• **Task requirements**
Restate each entry below exactly; pictures stay out of the copy.

• **Task material**

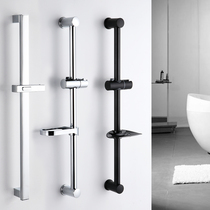 Stainless steel shower lifting shower rod square bathroom rain shower adjustable fixing rod Nozzle bracket fixing seat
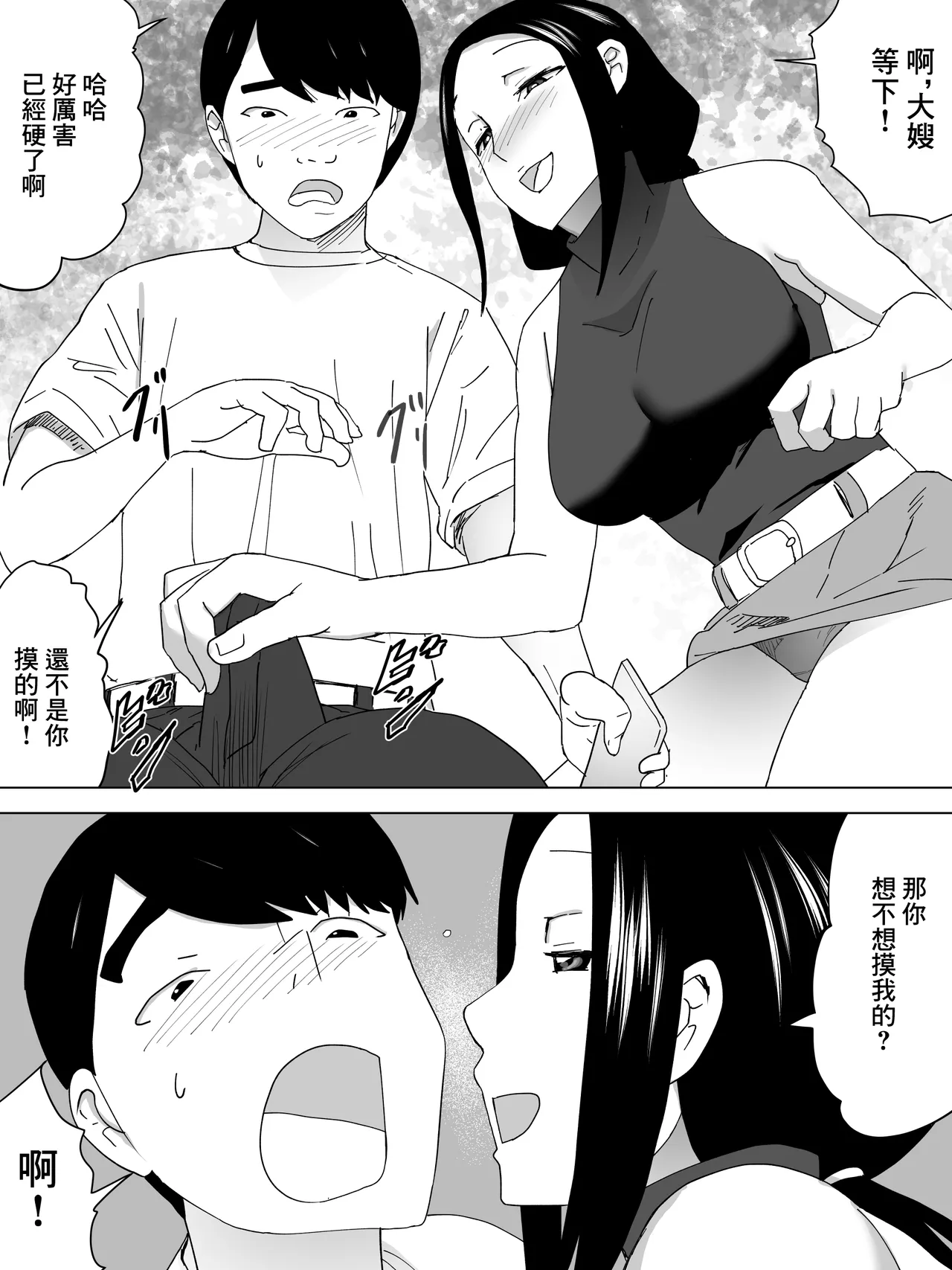 หน้า 9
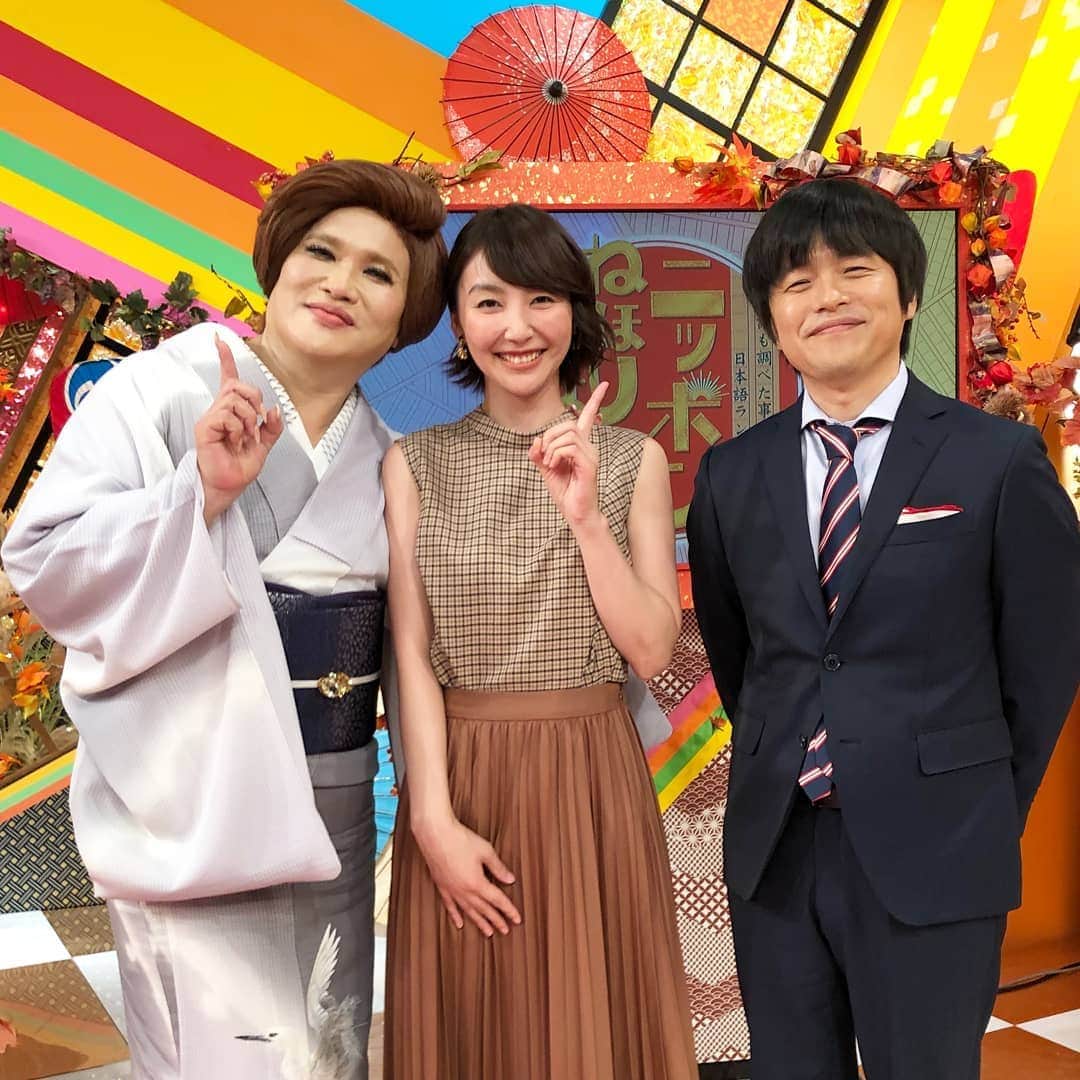 橋本真衣のインスタグラム：「. いよいよ！ #ニッポンねほりはほり  15分後にスタートです✨ ぜひご覧ください！🙌 . . #テレビ西日本#フジテレビ系列#全国ネット#バカリズム さん#ikko さん#井森美幸 さん#藤田ニコル さん#齋藤孝 先生」
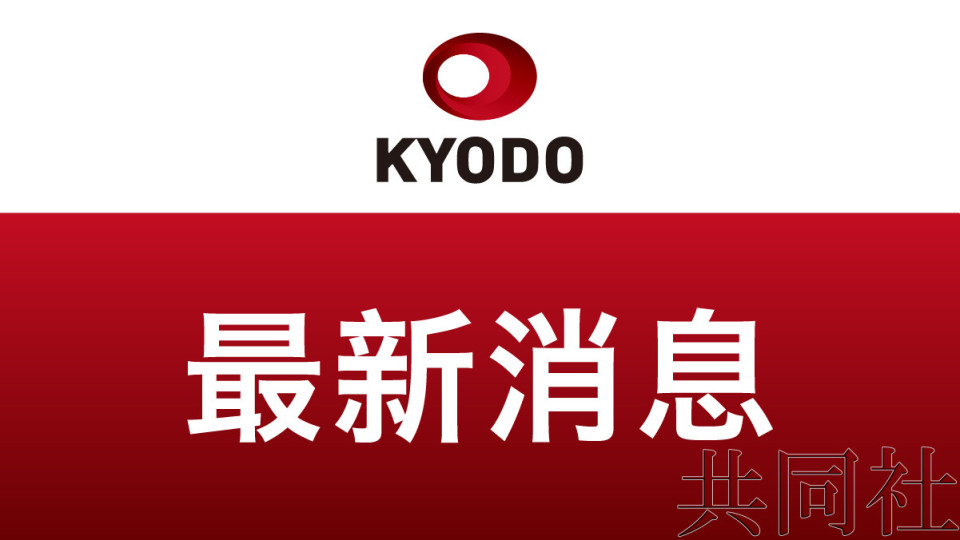 日本拟将外国人才接纳人数上限设定为123万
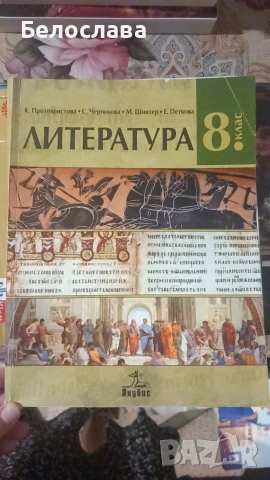 Учебници за 8ми и 9ти клас, снимка 7 - Учебници, учебни тетрадки - 55112886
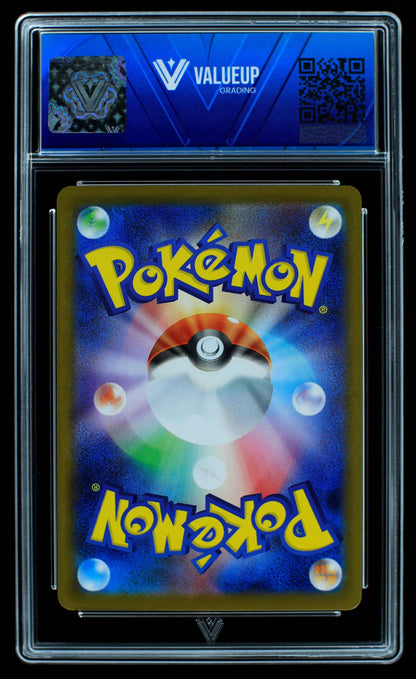 06865 TEAM ROCKET'S MEOWTH (JAPANESE) Grading Card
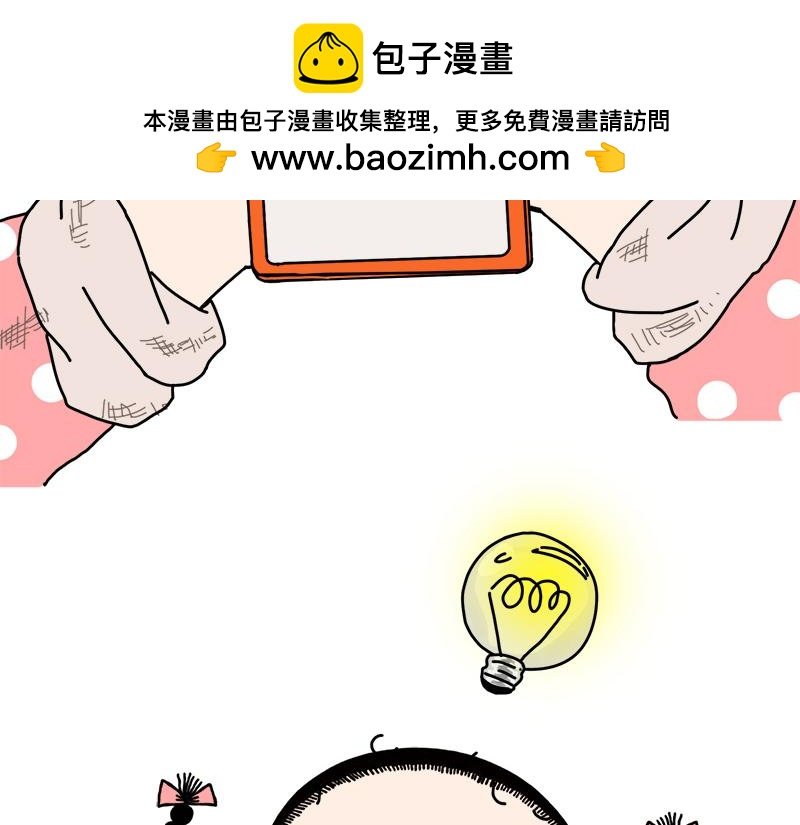 我的妈妈是最棒的。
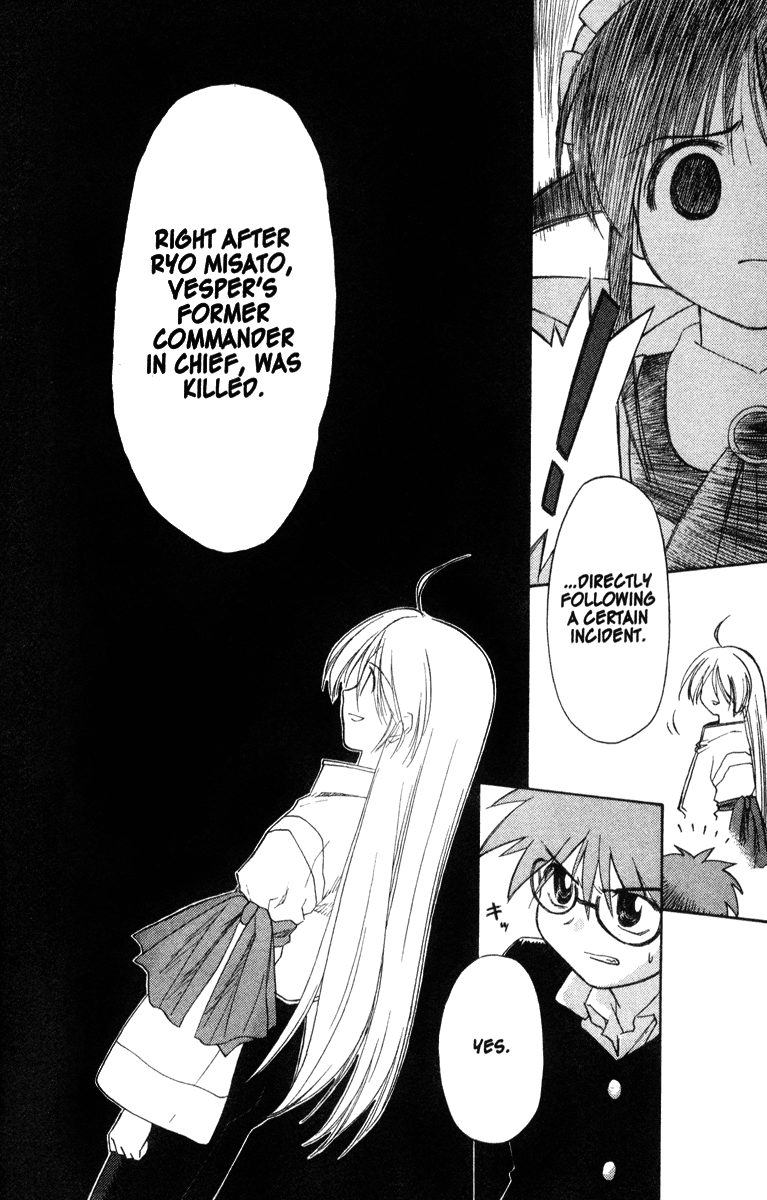 Halaman dari Mahoromatic Chapter 33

• **Solution below**
 Stainless steel shower lifting shower rod square bathroom rain shower adjustable fixing rod Nozzle bracket fixing seat
 หน้า 9
 橋本真衣のインスタグラム：「. いよいよ！ #ニッポンねほりはほり  15分後にスタートです✨ ぜひご覧ください！🙌 . . #テレビ西日本#フジテレビ系列#全国ネット#バカリズム さん#ikko さん#井森美幸 さん#藤田ニコル さん#齋藤孝 先生」
 日本拟将外国人才接纳人数上限设定为123万
 Учебници за 8ми и 9ти клас, снимка 7 - Учебници, учебни тетрадки - 55112886
 06865 TEAM ROCKET'S MEOWTH (JAPANESE) Grading Card
 我的妈妈是最棒的。
 Halaman dari Mahoromatic Chapter 33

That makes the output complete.